Song by Fe
- Released: 4 October 2013
- Recorded: 2013
- Genre: Indie pop, dream pop
- Length: 3:07
- Songwriter(s): Maria Knight

= Mother Russia (Fe song) =

"Mother Russia" is a song by British singer-songwriter Fe. It was released on SoundCloud on 4 October 2013.

==Background and composition==
"Mother Russia" is an indie pop ballad with dream pop influences. On 4 October 2013, Fe announced via Facebook that she will be posting a "smokey" track that night. Nine hours later, she finally released "Mother Russia" as her third independent single. A remix of the song was uploaded to Fe's personal SoundCloud account.

==Critical reception==
"Mother Russia" received high acclaim from music critics.

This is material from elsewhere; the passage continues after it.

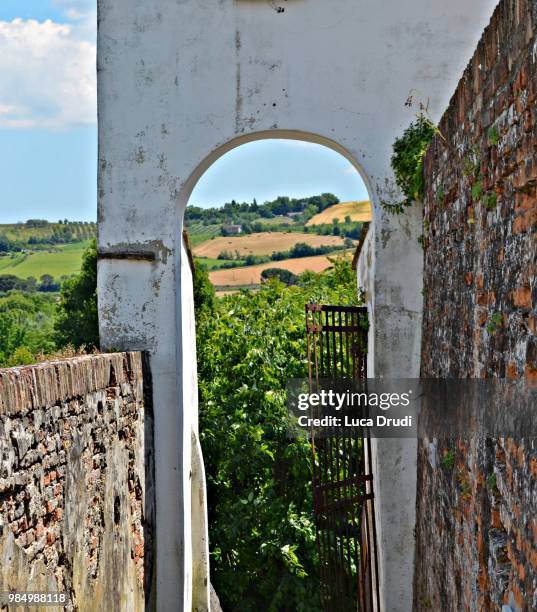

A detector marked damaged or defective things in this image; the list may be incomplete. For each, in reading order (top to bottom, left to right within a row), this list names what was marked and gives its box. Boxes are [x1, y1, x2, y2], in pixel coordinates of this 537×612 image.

Indie music blog Pigeons & Planes said that the song is "a little more than an organ, some ambient strings, and Fe's soft, pillowy voice cooing in your ear." Petar Kujundzic of Hypetrak.com highlighted the singer's vocal abilities. Clyde Barretto of Prefixmag.com described the song as "sweet and chilling as vanila ice cream". Music blog My Day By Day Music wrote, "daring you to kiss the mist, Fe's icy vocals whisper majestically from her latest track 'Mother Russia', pining seductively beneath a whirlwind of haunting choral synths, echoey vocals and twinkling chimes." Iamnewmusic.com named "Mother Russia" as the second best song of ح2013.